Une ancienne comptable a reçu l’interdiction d’intenter toute action contre la duchesse de Cornwall, tandis que le propriétaire d’une chaîne de barbiers a suggéré d’imposer une taxe annuelle aux barbus.

LA REINE DES PLAIGNANTES

La duchesse de Cornwall mise en cause

Après avoir multiplié les poursuites frivoles contre Camilla, duchesse de Cornwall, une ancienne comptable de PricewaterhouseCoopers (PwC) a interdiction d’intenter toute autre action contre Son Altesse sans l’autorisation expresse d’un juge, rapporte le Daily Telegraph. Formée en Roumanie, Mihaela Iuliana Popa, qui travaillait au bureau londonien de PwC entre 2004 et 2006, a fait appel à un service en ligne pour lancer ces poursuites, prétendant que la duchesse lui devait de l’argent. Shocking, tout de même! En 2009, Mme Popa avait déjà actionné (sans succès) PwC pour discrimination sexuelle et raciale. Elle réclamait 40 M£ (76 M$).

On a appris que l’aristocrate avait été poursuivie quand le cabinet a déposé une demande reconventionnelle contre Mme Popa.

TONDU, LE HIPSTER?

Un débat échevelé

Un roux souriant

La mode des barbes touffues ne semble pas près de disparaître. Et si le fisc s’en mêlait?
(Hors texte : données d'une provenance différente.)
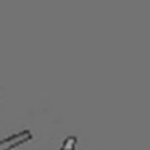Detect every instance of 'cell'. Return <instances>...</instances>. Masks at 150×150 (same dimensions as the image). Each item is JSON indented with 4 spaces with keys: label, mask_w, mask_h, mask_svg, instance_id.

Antony Kent, propriétaire de la chaîne UK Barber Shops, a suggéré d’imposer une taxe annuelle d’environ 200 $ aux barbus hirsutes; pour les barbes de moins de 2 cm, elle serait réduite de moitié. Cette proposition a hérissé le groupe Beard Liberation Front, qui milite contre le « barbisme » : les revenus récoltés seraient inférieurs d’un poil aux frais d’application de la taxe sur les toisons.
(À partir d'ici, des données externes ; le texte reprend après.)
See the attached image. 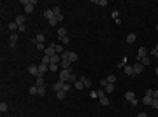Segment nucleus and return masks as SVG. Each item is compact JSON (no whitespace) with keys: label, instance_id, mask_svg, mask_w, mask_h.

GÉOGRAPHIE DE LA GÉNÉROSITÉ

L’inégalité nourrit l’avarice

Les riches sont plus cupides là où les écarts de revenu sont supérieurs, selon une étude de la Rotman School of Management de l’Université de Toronto. À partir des données d’un sondage américain sur la moralité et d’une analyse des inégalités dans différents territoires, des chercheurs ont observé que là où les écarts de revenu sont faibles, les riches sont aussi généreux, sinon davantage, que quiconque. Mais quand les inégalités se creusent, les nantis sont nettement moins charitables : une différence de 20 %. L’explication? Une forme d’arrogance peut-être, ou la peur de perdre son statut social. Quand l’écart est plus mince, les privilégiés se sentent peut-être moins loin des autres, et le fossé à franchir pour donner s’amenuise.

CONTRÔLE FILIAL

rogéniture ingrate et cote de crédit

Gardez-vous de délaisser vos parents, sans quoi votre cote de crédit en souffrira. Le 1er mai, Shanghai adoptait un règlement en vertu de la loi chinoise de 2013 sur la protection des droits et intérêts des aînés. Tout citoyen dont les parents ont plus de 60 ans doit leur rendre visite fréquemment et s’assurer qu’ils ne manquent de rien, sous peine d’être poursuivi pour négligence. Ceux qui négligeront leurs devoirs filiaux verront leur cote de crédit baisser. Près de 30 % de la population de Shanghai, soit 4,36 millions de personnes, a plus de 60 ans.